— start DATA ENTRIES —

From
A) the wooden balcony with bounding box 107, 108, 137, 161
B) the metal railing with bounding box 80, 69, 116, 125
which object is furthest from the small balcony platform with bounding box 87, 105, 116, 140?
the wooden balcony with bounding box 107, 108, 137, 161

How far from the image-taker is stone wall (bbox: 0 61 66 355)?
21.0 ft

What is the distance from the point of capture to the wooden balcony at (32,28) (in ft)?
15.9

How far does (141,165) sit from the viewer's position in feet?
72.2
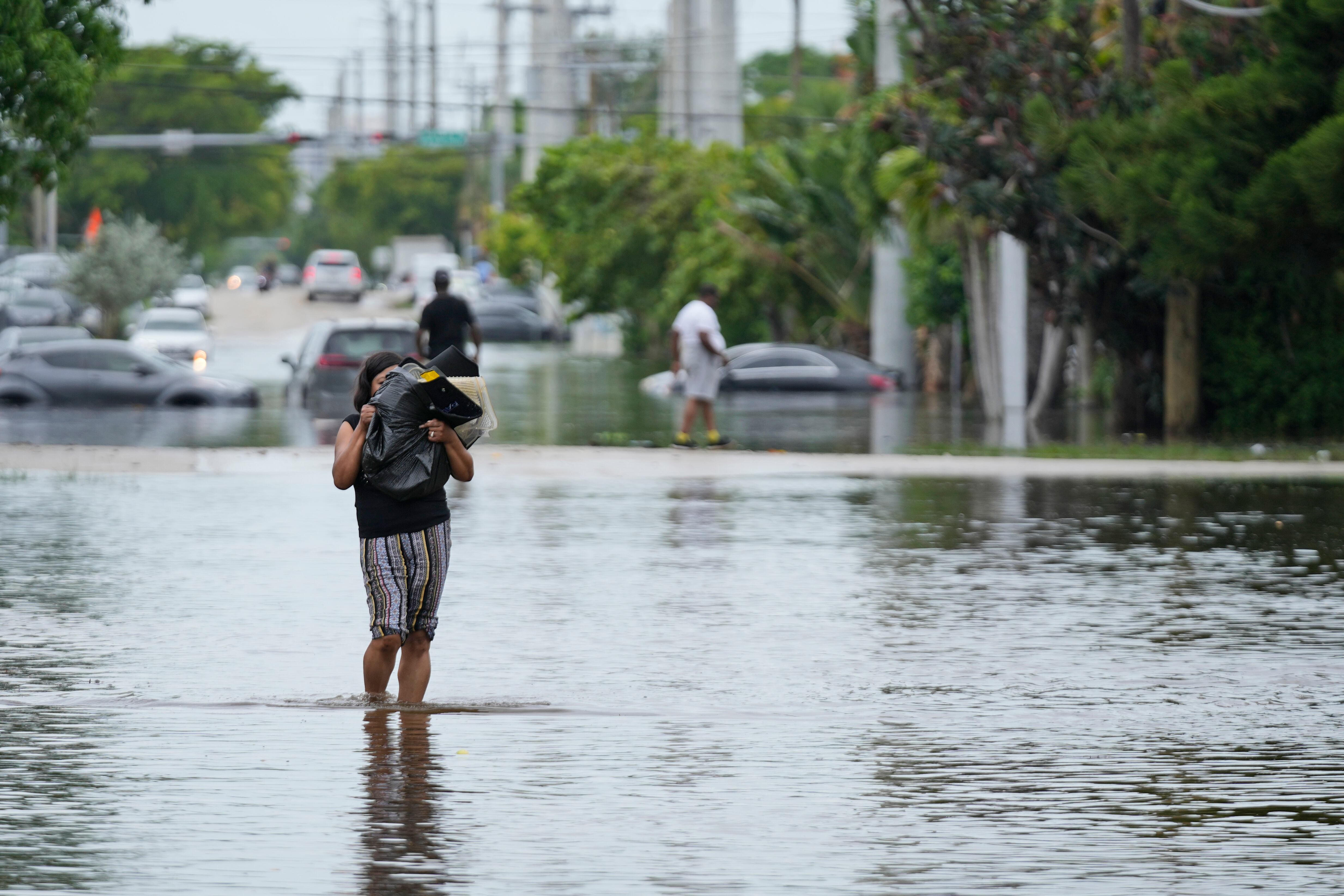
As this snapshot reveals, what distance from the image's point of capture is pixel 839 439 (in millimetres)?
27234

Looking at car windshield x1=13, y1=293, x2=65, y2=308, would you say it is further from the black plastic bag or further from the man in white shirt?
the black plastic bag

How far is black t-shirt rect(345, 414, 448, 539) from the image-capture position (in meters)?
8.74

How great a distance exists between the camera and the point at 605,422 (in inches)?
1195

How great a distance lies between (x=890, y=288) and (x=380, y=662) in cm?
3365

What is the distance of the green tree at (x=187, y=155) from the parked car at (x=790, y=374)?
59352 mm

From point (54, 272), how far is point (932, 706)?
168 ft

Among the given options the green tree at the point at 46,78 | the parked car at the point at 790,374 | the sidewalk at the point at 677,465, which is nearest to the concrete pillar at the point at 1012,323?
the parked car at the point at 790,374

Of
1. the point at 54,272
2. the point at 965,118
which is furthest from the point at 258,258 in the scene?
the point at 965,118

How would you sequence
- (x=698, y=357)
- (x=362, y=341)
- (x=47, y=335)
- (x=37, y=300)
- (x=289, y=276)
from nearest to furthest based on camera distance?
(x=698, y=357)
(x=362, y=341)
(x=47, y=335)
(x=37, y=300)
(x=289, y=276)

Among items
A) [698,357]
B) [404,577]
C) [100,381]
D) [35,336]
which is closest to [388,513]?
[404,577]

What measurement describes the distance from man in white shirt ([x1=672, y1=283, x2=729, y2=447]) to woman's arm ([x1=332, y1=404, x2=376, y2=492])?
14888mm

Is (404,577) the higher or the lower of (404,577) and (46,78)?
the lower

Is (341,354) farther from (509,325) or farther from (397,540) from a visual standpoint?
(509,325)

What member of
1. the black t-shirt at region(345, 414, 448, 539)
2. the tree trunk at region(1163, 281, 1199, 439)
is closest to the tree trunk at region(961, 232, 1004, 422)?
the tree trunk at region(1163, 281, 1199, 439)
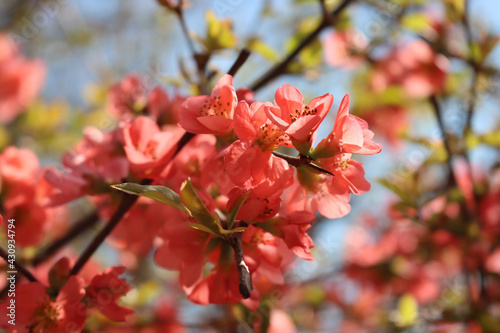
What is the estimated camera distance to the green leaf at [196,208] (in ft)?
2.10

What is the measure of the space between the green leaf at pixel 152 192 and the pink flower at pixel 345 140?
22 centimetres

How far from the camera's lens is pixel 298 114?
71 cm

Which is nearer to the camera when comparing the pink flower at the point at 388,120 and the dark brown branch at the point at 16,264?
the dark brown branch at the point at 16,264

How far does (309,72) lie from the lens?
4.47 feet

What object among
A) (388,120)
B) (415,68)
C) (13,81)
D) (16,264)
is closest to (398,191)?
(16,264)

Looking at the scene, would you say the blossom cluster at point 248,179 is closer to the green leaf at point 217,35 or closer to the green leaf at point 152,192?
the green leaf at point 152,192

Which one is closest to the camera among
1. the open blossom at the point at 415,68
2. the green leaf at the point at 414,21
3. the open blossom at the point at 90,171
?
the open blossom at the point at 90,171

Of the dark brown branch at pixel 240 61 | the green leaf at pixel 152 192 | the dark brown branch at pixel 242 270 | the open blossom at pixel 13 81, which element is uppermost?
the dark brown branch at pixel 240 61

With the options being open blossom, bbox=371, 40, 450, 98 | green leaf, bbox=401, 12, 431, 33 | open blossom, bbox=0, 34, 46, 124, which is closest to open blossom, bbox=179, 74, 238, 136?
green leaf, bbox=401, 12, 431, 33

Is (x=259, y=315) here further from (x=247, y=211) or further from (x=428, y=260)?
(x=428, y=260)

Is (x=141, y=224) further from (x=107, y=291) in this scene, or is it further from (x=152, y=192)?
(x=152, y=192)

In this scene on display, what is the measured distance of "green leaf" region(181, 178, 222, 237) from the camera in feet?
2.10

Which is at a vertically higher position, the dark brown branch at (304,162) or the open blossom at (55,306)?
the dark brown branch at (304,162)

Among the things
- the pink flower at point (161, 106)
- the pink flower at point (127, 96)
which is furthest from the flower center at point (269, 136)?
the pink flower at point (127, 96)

— end DATA ENTRIES —
— start DATA ENTRIES —

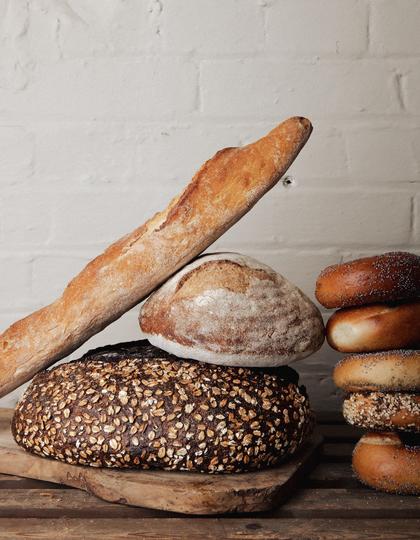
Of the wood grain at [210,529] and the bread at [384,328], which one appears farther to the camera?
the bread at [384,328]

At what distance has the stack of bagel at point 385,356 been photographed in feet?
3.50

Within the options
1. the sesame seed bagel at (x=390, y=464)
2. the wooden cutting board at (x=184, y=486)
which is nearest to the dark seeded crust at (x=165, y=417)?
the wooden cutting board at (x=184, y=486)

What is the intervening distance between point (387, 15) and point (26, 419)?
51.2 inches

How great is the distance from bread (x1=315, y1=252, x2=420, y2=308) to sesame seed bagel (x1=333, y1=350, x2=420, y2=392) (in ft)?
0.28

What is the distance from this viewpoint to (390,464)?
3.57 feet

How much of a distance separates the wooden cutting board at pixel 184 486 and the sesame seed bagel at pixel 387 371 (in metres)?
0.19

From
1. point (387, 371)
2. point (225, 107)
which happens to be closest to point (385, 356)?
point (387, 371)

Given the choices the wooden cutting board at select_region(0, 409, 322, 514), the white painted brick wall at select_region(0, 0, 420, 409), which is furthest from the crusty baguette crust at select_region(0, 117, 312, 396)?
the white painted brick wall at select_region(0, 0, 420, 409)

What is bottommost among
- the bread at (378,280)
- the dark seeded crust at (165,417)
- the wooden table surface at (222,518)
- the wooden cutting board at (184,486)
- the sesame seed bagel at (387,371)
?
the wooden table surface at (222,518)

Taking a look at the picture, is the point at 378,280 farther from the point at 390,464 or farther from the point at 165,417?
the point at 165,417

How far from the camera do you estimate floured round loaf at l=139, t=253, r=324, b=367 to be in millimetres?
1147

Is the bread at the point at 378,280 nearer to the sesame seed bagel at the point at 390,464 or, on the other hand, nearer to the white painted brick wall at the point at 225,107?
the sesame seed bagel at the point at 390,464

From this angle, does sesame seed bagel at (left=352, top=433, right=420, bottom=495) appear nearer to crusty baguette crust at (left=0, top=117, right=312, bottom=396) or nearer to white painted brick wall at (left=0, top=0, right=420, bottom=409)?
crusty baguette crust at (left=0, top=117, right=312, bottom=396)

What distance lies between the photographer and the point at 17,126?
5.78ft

— end DATA ENTRIES —

> _TASK BRIEF_
Count the lines in the records above that contain the string "position", and give only the number.

> _EXPECTED ANSWER_
3